Dopo quattro anni di ascolto, confronto e discernimento, il Cammino sinodale della Chiesa italiana giunge a una tappa decisiva con la pubblicazione del Documento di sintesi, che sarà sottoposto al voto della terza Assemblea sinodale il 25 ottobre. All’incontro sarà presente anche una delegazione della diocesi di Novara, guidata dal referente diocesano don Brunello Floriani e composta dai delegati Valeria Artuso, Romina Panigoni e Alessandro Sacchetti, che parteciperanno anche al Giubileo delle équipe sinodali previsto dal 24 al 26 ottobre.
Ascolto e condivisione
Il testo in votazione è frutto di un lavoro condotto dalla segreteria e dal comitato nazionale del sinodo durante i mesi estivi, nei quali sono stati raccolti gli emendamenti e le proposte di modifica delle équipe regionali al documento che l’assemblea non aveva approvato nello scorso aprile. «Il primo testo – spiega don Floriani – non aveva difetti di sostanza. Ma forse eccedeva in sintesi, perdendo in alcuni passaggi la ricchezza del percorso intrapreso. Il Consiglio Episcopale Permanente ha deciso di ritirarlo con una scelta non solo procedurale, ma segno di autenticità e credibilità del percorso sinodale: ha mostrato che non si trattava di un esercizio formale, bensì di un vero confronto. Il dibattito, libero e costruttivo, ha espresso una Chiesa capace di comunione tra vescovi e laici, attenta alla trasparenza e alla corresponsabilità».
Una “mappa” per il futuro
Ecco, dunque, il nuovo elaborato: 75 paragrafi che non costituiscono un “manuale” di tecnica pastorale, ma una mappa di orientamento che restituisce l’immagine di una Chiesa in cammino. «Questo documento – aggiunge don Floriani – sarà poi sottoposto all’Assemblea della Cei a novembre e diventerà il punto di partenza per una “sperimentazione” di nuove pratiche pastorali per il prossimo quinquennio». La struttura del testo segue tre grandi direttrici – mentalità e prassi, formazione, corresponsabilità – e intreccia riflessione e proposta, metodo e contenuto.
Rinnovamento
La prima parte, dedicata al “rinnovamento sinodale e missionario delle prassi ecclesiali”, affronta tra l’altro alcuni snodi importanti della vita ecclesiale e sociale di grande attualità: pace e nonviolenza, giustizia sociale, cura della casa comune, amicizia sociale e politica.
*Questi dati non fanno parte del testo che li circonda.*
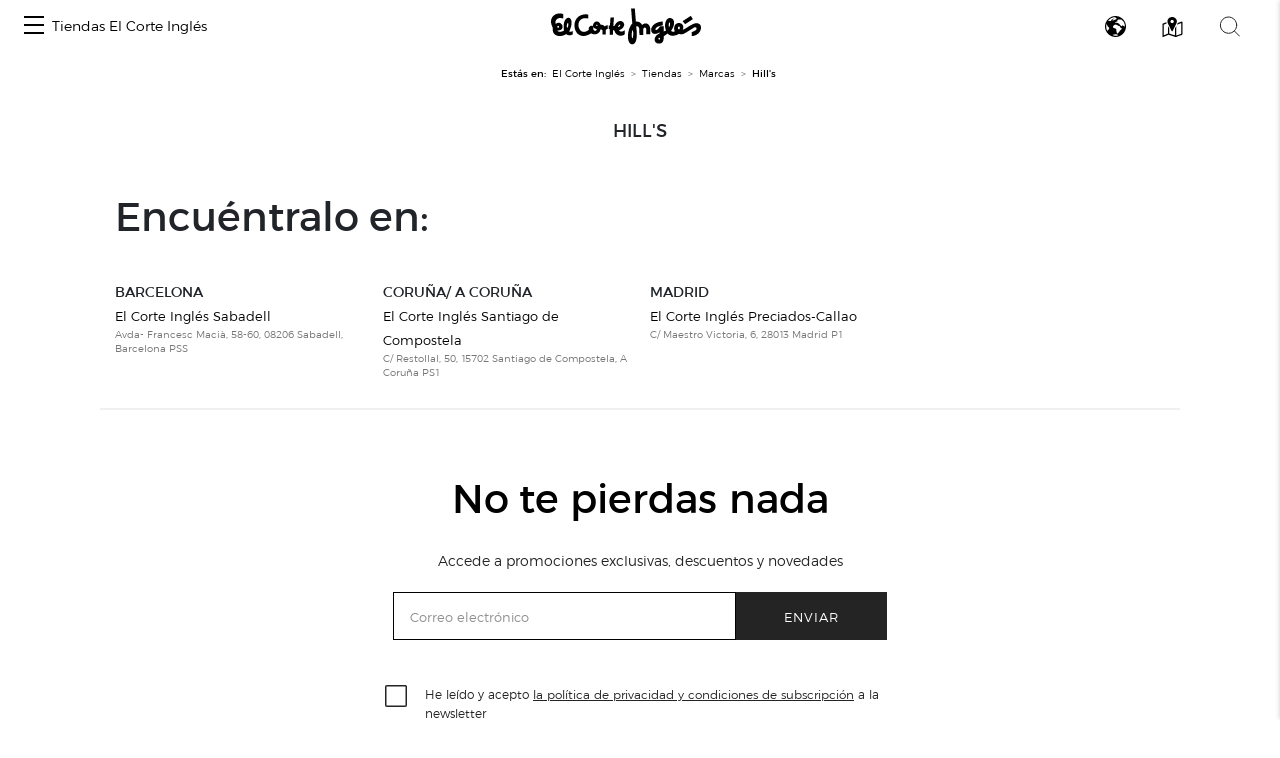

--- FILE ---
content_type: text/css
request_url: https://centroscomerciales.elcorteingles.es/assets/redesign_font.css
body_size: 3702
content:
/*
    FONTS
 */
@font-face {
    font-family: ECI;
    src: url(https://cdn.grupoelcorteingles.es/statics/front-msh2-lloyds/assets/firefly/stylesheets/fonts/eci/light.eot);
    src: url(https://cdn.grupoelcorteingles.es/statics/front-msh2-lloyds/assets/firefly/stylesheets/fonts/eci/light.woff) format("woff"),
    url(https://cdn.grupoelcorteingles.es/statics/front-msh2-lloyds/assets/firefly/stylesheets/fonts/eci/light.ttf) format("truetype"),
    url(https://cdn.grupoelcorteingles.es/statics/front-msh2-lloyds/assets/firefly/stylesheets/fonts/eci/light.svg) format("svg");
    font-weight: 400;
    font-style: normal;
}
@font-face {
    font-family: ECI;
    src: url(https://cdn.grupoelcorteingles.es/statics/front-msh2-lloyds/assets/firefly/stylesheets/fonts/eci/regular.eot);
    src: url(https://cdn.grupoelcorteingles.es/statics/front-msh2-lloyds/assets/firefly/stylesheets/fonts/eci/regular.woff) format("woff"),
    url(https://cdn.grupoelcorteingles.es/statics/front-msh2-lloyds/assets/firefly/stylesheets/fonts/eci/regular.ttf) format("truetype"),
    url(https://cdn.grupoelcorteingles.es/statics/front-msh2-lloyds/assets/firefly/stylesheets/fonts/eci/regular.svg) format("svg");
    font-weight: 700;
}
@font-face {
    font-family: ECI-TEXT;
    src: url(https://cdn.grupoelcorteingles.es/statics/front-msh2-lloyds/assets/firefly/stylesheets/fonts/eci/light.eot);
    src: url(https://cdn.grupoelcorteingles.es/statics/front-msh2-lloyds/assets/firefly/stylesheets/fonts/eci/optimized/light.woff2) format('woff2');
    url(https://cdn.grupoelcorteingles.es/statics/front-msh2-lloyds/assets/firefly/stylesheets/fonts/eci/light.ttf) format("truetype"),
    url(https://cdn.grupoelcorteingles.es/statics/front-msh2-lloyds/assets/firefly/stylesheets/fonts/eci/light.svg) format("svg");
    font-weight: 400;
    font-style: normal;
}
@font-face {
    font-family: ECI-TEXT;
    src: url(https://cdn.grupoelcorteingles.es/statics/front-msh2-lloyds/assets/firefly/stylesheets/fonts/eci/regular.eot);
    src: url(https://cdn.grupoelcorteingles.es/statics/front-msh2-lloyds/assets/firefly/stylesheets/fonts/eci/optimized/regular.woff2) format('woff2');
    url(https://cdn.grupoelcorteingles.es/statics/front-msh2-lloyds/assets/firefly/stylesheets/fonts/eci/regular.ttf) format("truetype"),
    url(https://cdn.grupoelcorteingles.es/statics/front-msh2-lloyds/assets/firefly/stylesheets/fonts/eci/regular.svg) format("svg");
    font-weight: 700;
}
@font-face {
    font-family: ECI-TITLE;
    src: url(https://cdn.grupoelcorteingles.es/statics/front-msh2-lloyds/assets/firefly/stylesheets/fonts/eci/optimized/regular.woff2) format('woff2');
    font-weight: 700;
    font-style: normal;
}
@font-face {
    font-family: moonshine2-font;
    src: url(https://cdn.grupoelcorteingles.es/statics/front-msh2-lloyds/assets/firefly/stylesheets/fonts/moonshine_eci_font/moonshine2-font.eot);
    src: url(https://cdn.grupoelcorteingles.es/statics/front-msh2-lloyds/assets/firefly/stylesheets/fonts/moonshine_eci_font/moonshine2-font.eot?#iefix)
    format("embedded-opentype"),
    url(https://cdn.grupoelcorteingles.es/statics/front-msh2-lloyds/assets/firefly/stylesheets/fonts/moonshine_eci_font/moonshine2-font.woff) format("woff"),
    url(https://cdn.grupoelcorteingles.es/statics/front-msh2-lloyds/assets/firefly/stylesheets/fonts/moonshine_eci_font/moonshine2-font.ttf) format("truetype"),
    url(https://cdn.grupoelcorteingles.es/statics/front-msh2-lloyds/assets/firefly/stylesheets/fonts/moonshine_eci_font/moonshine2-font.svg) format("svg");
    font-weight: 400;
    font-style: normal;
}

html {
    font-family: ECI,Arial,sans-serif;
}

body * {
    font-family: ECI,Arial,sans-serif;
}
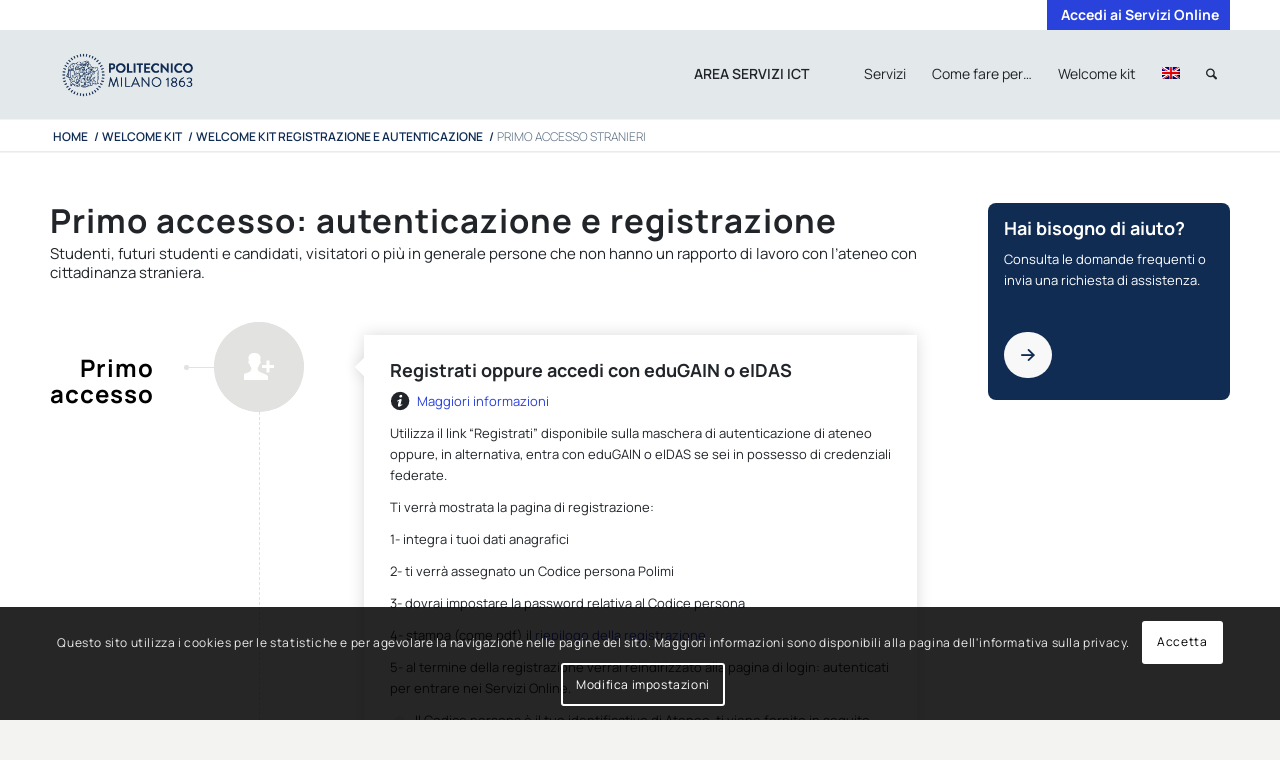

--- FILE ---
content_type: text/css
request_url: https://www.ict.polimi.it/wp-content/uploads/dynamic_avia/avia_posts_css/post-13561.css?ver=ver-1763681501
body_size: 2178
content:
.flex_column.av-3n92qqh-72ec2abab39f7fadf631bdb60d966ccb{border-radius:0px 0px 0px 0px;padding:0px 0px 0px 0px} #top .av-special-heading.av-lcq8nrn7-e7947bab33bf494555fc2a2af4fc02d9{padding-bottom:10px}body .av-special-heading.av-lcq8nrn7-e7947bab33bf494555fc2a2af4fc02d9 .av-special-heading-tag .heading-char{font-size:25px}.av-special-heading.av-lcq8nrn7-e7947bab33bf494555fc2a2af4fc02d9 .av-subheading{font-size:15px} .avia-timeline-container.av-mdhe2uo2-b740772796db0fc0702717caf0578fa3 .av-milestone-title{font-size:14px} .av_font_icon.av-1fu7i55-7fa8df3d752d0777b127b13117d8548f .av-icon-char{font-size:20px} .av_font_icon.av-19dnl95-cb9e5f47a0572b242cbcaf74bb5bca98 .av-icon-char{font-size:20px;line-height:20px} .av_font_icon.av-pwntll-0ea02e00ff5d5611b32fa097061c9069 .av-icon-char{font-size:20px;line-height:20px} .iconbox.av-tq6yc9-8ca786813743e61f8b651108355c1f5f .iconbox_icon{background-color:#edae44} .av_font_icon.av-1gucik9-74a2d5cef26730bd5e2a7c29baa037e1 .av-icon-char{font-size:20px;line-height:20px} .flex_column.av-5xorh5-7dd74f7821e192e482a5f3ddc22c069d{border-radius:8px 8px 8px 8px;padding:16px 16px 16px 16px;background-color:#102c53} #top .av_textblock_section.av-18dvfsp-afc437d61ea3e0982d177bb48b65698b .avia_textblock{color:#ffffff} #top .hr.hr-invisible.av-qparsp-6b2f358ed25b8a882c05680fe614edbe{height:30px} #top #wrap_all .avia-button.av-m7osyr5u-a3df169c5b69522135f3a57824a5e1f1{font-size:15px;color:#102c53;border-style:solid;border-width:0px 0px 0px 0px;border-radius:200px 200px 200px 200px;transition:all 0.4s ease-in-out;margin:0px 0px 0px 0px;padding:8px 8px 8px 8px}#top #wrap_all .avia-button.av-m7osyr5u-a3df169c5b69522135f3a57824a5e1f1:hover{background-color:#ffffff;color:#102c53;opacity:1;transition:all 0.4s ease-in-out}#top #wrap_all.avia-button.av-m7osyr5u-a3df169c5b69522135f3a57824a5e1f1:hover .avia_button_background{border-radius:200px 200px 200px 200px}#top #wrap_all .avia-button.av-m7osyr5u-a3df169c5b69522135f3a57824a5e1f1 .avia-svg-icon svg:first-child{fill:#102c53;stroke:#102c53}#top #wrap_all .avia-button.av-m7osyr5u-a3df169c5b69522135f3a57824a5e1f1:hover .avia-svg-icon svg:first-child{fill:#102c53;stroke:#102c53}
Le proposte sono concrete e operative: tavoli permanenti sul disarmo e sull’educazione alla pace, progetti di giustizia riparativa, sostegno alla finanza etica, contrasto a corruzione e mafie. Grande rilievo assumono anche l’ecumenismo e il dialogo interreligioso, con assemblee congiunte, percorsi formativi condivisi e spazi di confronto stabile tra Chiese e comunità di fede. Centrale è il tema delle relazioni: la comunità cristiana è chiamata a diventare sempre più inclusiva e accogliente, accompagnando situazioni di fragilità e promuovendo percorsi di ascolto e prevenzione degli abusi.
Formazione
La seconda parte del documento mette al centro la formazione sinodale e missionaria dei battezzati: maturità della fede, centralità della Parola di Dio, liturgia curata e omelie ben preparate, percorsi di iniziazione cristiana rinnovati, formazione dei formatori e cultura della tutela. L’obiettivo è costruire una formazione che non sia solo trasmissione di contenuti, ma esperienza comunitaria e processo di discernimento condiviso, capace di generare responsabilità e missione.
Corresponsabilità
La terza parte guarda invece all’organizzazione della vita ecclesiale e alla corresponsabilità nella guida delle comunità. Il testo propone di ripensare il volto delle parrocchie come realtà missionarie e accoglienti, di valorizzare gli organismi di partecipazione e di promuovere stili di guida più collegiali e meno clericali. Si chiede una presenza più significativa delle donne nei processi decisionali e nei ministeri, un riconoscimento maggiore dei laici nella responsabilità pastorale e un uso trasparente e solidale dei beni ecclesiastici. Non mancano riflessioni sulle strutture diocesane e sul loro necessario rinnovamento, affinché diventino strumenti agili al servizio della missione e non meri apparati burocratici. L’attenzione alla gestione economica, in particolare, è letta come questione pastorale e non amministrativa: la trasparenza e la condivisione dei beni sono parte integrante della credibilità ecclesiale.